Friday, April 4, 2014

Death

This has nothing to do with death, I just thought I would grab your attention! ha ha. Ok I won't do it again.
 Well I grew a bread , pretty long, the second time in my life I did this but now it is not dark brown anymore. Why grow one? I don't know, I just woke up and didn't want to shave and it started all by itself. I got my wife to take pictures of me the other night, then the next day I went to my barber shop in the old section of downtown where it must be 100 yrs old , a real barber shop even if two women run it now. She cut my shaggy hair short and trimmed the fool out of my bread and mustache. Now for more picts and put them on facebook and see who likes what. Maybe next I shave it all the way off and go back to clean face. I think all the grey on my face makes me look older, if that's possible.
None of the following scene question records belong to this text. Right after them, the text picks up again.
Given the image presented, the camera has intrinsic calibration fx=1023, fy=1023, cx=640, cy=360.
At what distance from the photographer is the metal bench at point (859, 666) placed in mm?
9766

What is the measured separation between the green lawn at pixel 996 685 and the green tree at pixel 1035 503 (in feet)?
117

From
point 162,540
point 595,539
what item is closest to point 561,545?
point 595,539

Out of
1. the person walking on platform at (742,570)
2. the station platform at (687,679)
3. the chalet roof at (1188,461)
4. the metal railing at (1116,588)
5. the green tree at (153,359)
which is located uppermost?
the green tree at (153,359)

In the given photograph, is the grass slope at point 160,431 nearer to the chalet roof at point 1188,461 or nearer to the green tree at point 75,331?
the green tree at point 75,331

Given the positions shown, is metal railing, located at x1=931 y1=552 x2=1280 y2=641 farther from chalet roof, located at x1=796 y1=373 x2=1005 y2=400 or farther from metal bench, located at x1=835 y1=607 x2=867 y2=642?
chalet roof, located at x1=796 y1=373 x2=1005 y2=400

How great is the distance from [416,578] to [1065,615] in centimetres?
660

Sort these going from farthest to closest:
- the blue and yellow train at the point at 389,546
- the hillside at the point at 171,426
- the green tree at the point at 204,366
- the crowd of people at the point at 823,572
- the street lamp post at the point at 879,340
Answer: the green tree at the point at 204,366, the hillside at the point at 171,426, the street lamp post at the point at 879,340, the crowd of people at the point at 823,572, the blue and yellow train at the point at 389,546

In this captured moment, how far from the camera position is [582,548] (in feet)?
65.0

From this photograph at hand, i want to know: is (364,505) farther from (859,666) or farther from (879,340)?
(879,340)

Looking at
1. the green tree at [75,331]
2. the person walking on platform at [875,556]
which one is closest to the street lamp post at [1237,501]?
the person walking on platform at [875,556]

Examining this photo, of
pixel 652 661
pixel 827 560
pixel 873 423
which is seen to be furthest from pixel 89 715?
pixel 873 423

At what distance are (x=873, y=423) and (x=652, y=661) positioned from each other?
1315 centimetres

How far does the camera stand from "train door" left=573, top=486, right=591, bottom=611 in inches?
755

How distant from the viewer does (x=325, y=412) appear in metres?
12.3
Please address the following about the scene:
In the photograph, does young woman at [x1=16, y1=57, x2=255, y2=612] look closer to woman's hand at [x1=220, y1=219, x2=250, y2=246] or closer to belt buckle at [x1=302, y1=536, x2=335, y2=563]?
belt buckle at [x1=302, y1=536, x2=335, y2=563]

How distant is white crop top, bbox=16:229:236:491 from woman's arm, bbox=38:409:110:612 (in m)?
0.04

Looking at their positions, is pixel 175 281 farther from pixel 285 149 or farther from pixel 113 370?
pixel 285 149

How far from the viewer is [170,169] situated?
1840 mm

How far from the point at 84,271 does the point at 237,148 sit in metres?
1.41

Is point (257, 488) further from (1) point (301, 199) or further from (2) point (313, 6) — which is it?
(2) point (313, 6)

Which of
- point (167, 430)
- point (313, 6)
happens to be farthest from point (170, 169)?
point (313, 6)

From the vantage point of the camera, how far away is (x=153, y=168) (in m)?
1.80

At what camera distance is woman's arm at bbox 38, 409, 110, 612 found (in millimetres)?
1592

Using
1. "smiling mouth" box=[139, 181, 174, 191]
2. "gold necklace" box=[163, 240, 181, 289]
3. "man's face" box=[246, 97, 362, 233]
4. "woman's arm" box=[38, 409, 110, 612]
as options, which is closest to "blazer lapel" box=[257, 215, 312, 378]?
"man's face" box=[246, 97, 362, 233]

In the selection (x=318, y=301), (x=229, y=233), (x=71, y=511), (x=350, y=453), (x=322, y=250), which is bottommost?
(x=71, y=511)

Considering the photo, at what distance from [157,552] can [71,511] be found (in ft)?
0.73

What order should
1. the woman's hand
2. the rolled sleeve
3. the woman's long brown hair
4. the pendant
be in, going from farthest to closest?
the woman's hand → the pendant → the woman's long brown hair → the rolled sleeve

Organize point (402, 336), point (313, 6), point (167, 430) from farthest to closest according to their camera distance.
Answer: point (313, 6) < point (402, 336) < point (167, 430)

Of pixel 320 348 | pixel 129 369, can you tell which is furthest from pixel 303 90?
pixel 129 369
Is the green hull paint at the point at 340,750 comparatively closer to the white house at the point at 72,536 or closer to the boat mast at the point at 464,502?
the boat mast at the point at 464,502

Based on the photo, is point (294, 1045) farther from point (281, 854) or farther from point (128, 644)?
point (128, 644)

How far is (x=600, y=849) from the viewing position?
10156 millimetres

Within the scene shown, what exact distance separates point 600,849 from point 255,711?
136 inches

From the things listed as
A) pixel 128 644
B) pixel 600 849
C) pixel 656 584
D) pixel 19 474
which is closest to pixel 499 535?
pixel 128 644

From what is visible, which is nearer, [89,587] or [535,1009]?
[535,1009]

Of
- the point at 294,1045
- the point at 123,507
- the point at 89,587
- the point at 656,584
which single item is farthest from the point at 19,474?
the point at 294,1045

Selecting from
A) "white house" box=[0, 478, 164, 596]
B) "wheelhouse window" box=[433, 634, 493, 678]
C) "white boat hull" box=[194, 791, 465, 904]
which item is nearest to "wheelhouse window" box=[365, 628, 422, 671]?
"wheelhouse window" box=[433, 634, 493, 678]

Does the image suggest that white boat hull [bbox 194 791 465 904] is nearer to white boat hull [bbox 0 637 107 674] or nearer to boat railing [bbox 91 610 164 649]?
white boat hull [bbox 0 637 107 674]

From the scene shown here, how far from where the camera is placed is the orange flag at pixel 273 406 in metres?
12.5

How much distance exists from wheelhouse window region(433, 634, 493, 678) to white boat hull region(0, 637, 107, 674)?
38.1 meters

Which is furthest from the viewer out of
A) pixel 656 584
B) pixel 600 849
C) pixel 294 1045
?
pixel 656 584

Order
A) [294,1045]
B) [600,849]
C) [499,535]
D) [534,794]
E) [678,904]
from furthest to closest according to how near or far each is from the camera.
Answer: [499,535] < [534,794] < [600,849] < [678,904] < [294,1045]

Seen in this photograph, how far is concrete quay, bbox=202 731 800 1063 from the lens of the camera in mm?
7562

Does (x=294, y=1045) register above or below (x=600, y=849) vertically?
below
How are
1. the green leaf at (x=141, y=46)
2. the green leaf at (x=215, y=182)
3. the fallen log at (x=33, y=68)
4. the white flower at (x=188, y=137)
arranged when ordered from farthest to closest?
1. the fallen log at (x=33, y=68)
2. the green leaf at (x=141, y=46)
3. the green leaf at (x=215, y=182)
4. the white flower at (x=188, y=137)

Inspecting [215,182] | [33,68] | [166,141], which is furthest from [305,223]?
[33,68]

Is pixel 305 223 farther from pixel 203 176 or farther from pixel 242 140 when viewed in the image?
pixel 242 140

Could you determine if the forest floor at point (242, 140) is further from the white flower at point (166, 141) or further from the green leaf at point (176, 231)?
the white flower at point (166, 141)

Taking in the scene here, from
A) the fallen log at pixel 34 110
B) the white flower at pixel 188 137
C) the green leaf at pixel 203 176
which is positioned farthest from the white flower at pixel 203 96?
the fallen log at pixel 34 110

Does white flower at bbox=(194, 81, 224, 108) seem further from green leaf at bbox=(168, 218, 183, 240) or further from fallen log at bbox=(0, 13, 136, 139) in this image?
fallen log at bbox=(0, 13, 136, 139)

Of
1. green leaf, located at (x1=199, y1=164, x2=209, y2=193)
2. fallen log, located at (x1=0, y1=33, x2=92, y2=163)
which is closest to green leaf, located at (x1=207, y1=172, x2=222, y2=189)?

 I started walking to keep in shape. I walked at a quick stroll for 1.1 mile around my neighborhood  taking about 30 minutes, including a short stop to meet and talk to another person doing the same thing. I found it was kinda fun ,but hard to motivate myself in doing it . Like it's hard to start doing pushups or sit ups. Feels like work and tires you out. So I wonder does it really help anything? I mean do you do them just so you can say you do them? Who really cares if you can do 10 or 15 pushups anyway? Why push your body to stay "in shape" ?  Why not just take it easy?  I remember my Dad saying people who exercise are all nuts and just wearing their body out, he lived to be 92 after retiring at 54 yrs old and never did anything much again but live his easy life style. So I am not sure what to do really.
 One of my granddaughters spent the night over the weekend, second time in a month she has asked to do this. She is really cool and really smart. We don't do anything special but my wife and I sure enjoy her being here. She has changed so much as she grows and matures. It makes me think of how much of life she still has to experience and live and I have already done that and can only look back and think , boy I wish I could do it again. But it makes me happy knowing she is a good one and is going to have a great life, full of wonder and loving people.
 I have tried to write some more songs but have failed in the attempt. I tried to sing & play a new one for my wife but she said it was just ok so, I hate to say it but have given up for awhile. I am just not blessed with that talent, nor of singing or guitar playing , but I wish I were. Sometimes I do things hoping someone will really like what I enjoy doing, is  that wrong? If so what should I do? I mean if someone you know really sings off tune or just has a bad voice do you tell them to sing anyway just because they want to and you suffer through it smiling at them? See what I mean? 
              Oh well, time to end this for now, I hope this finds you happy.